When he was involved in the emerging church movement, Hunter found that there was a fascination among postmoderns with the past. Now a part of the Anglican Communion, he's discovering that liturgy can be used as a tool for evangelism.

"My sense is that there is a momentum, a hunger and that we're sort of tapping into it, I think," Hunter explained to The Christian Post. "I think we might be synergistically working with it (momentum)."

Hunter discovered the value of the "liturgical treasure chest" in the Anglican tradition after he was ordained in March and then consecrated as bishop in September. Formerly linked to the United Methodist Church, the seeker movement, the emerging church and the Vineyard Churches, Hunter had not planned on journeying into Anglicanism.

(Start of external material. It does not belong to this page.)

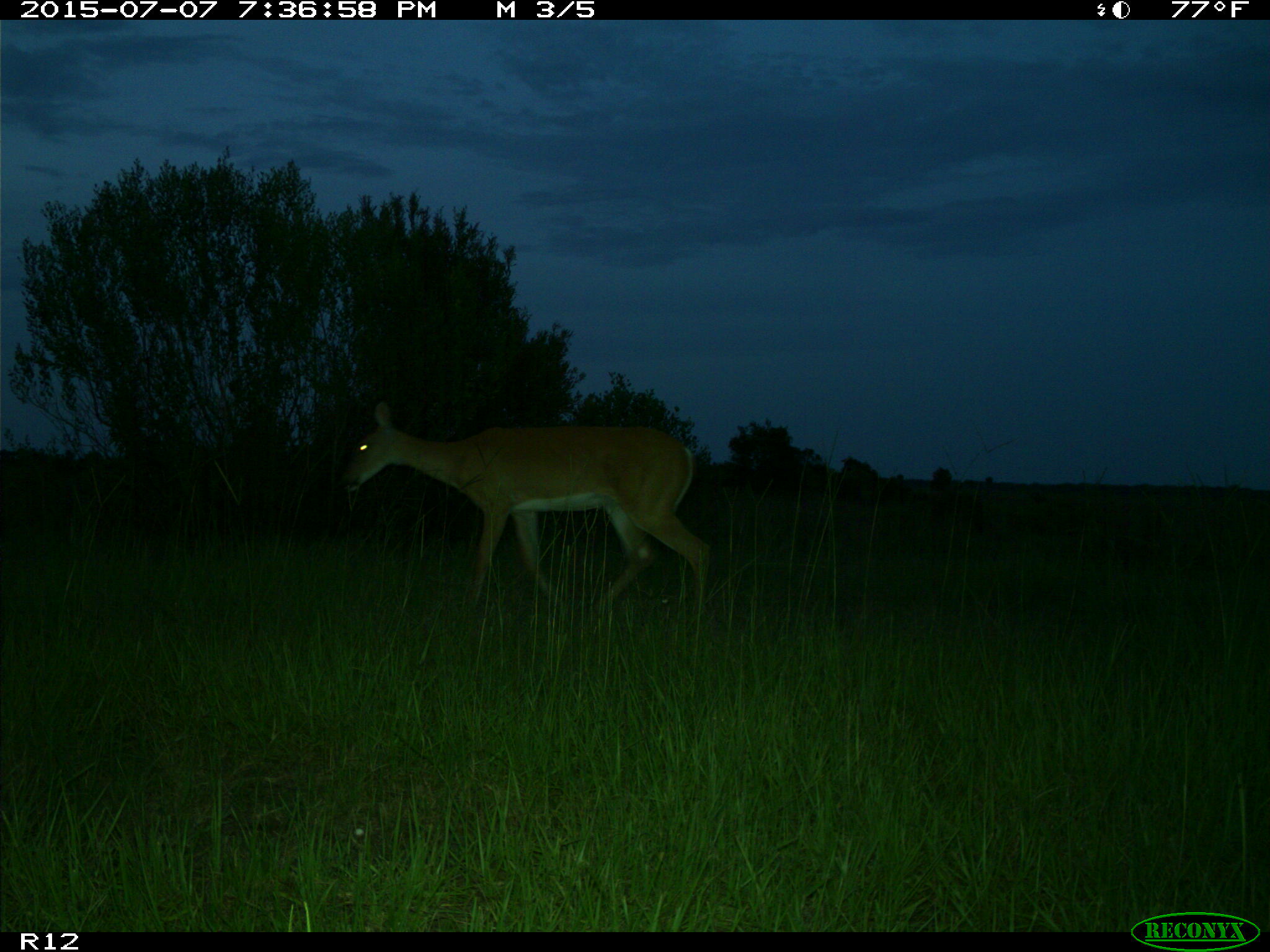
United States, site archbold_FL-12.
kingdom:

Though planning for retirement, he was asked by Bishop Chuck Murphy of Anglican Mission In the Americas to lead a new initiative – called Churches for the Sake of Others – of planting 200 missional churches primarily on the West Coast, where younger adults and Americans are much less likely to believe in God, in 20 years. The churches would be aimed at drawing the unchurched and the dechurched of an increasingly postmodern and post-Christian generation.

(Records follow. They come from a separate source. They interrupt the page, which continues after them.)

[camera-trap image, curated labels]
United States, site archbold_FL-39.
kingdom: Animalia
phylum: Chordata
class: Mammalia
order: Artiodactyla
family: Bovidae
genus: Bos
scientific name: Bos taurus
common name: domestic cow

And the churches' practices would be "ancient tradition inspiring future followers of Jesus for the sake of others."

How it looks in action

At Holy Trinity Church, which was set up just over a month ago in Orange County, Calif., Hunter wears a stole and leads the congregation in the reading of the Word, reciting the Nicene Creed, saying the Prayers of the People, and the Eucharist. But before administering the practices, he tries to explain the significance of each and in a language that the dechurched and unchurched could understand.

When he first put on the traditional vestments, he explained to the congregation that it was a stole and that Jesus set the example by putting a towel around him and washing the disciples' feet. The stole was thus symbolic of him as a servant and the church as a community taking up the towel of Jesus. Hunter discovered that a simple explanation like that blew people away.

"People think I'm a genius," Hunter said.

He also teaches why the congregation says "amen" and why they pass the peace, among other liturgical practices.

Acknowledging that some people may just "go through the motions" in church, Hunter stressed that engaging the practice begrudgingly is not liturgy. Liturgy, rather, is the work or action of the people.

"Here's the magic about liturgy. What I'm supposing as part of the magic is participation," he said.

While many churches have created a culture where worshippers sit, relax and wait for something to happen to them, with liturgy, worshippers are impelled to be active, he noted.

"[A]nybody today who wants to be a seeker and follow God in the way of Jesus is going to want a religion to practice," he told Christianity Today magazine. "I'm wondering if Anglicanism and other streams grounded in spiritual practices aren't going to be used by God in a way they have not been used since frontier America and Wesley."

As evidenced by his diverse Christian journey, Hunter says he's trying to keep his focus on the Kingdom of God. Denomination is secondary, he says. So even as he plants churches under an Anglican umbrella, he clarified that he is not building churches from the Anglican tradition out.

"We're going to engineer these churches backwards from missional and pastoral concerns. They will be Anglican in theology and Anglican in polity, but they may not look Anglican."

Hunter is an adjunct professor of evangelism and postmodern ministry at George Fox University, Fuller Seminary, Western Seminary and Wheaton College. He formerly served as president of Alpha USA.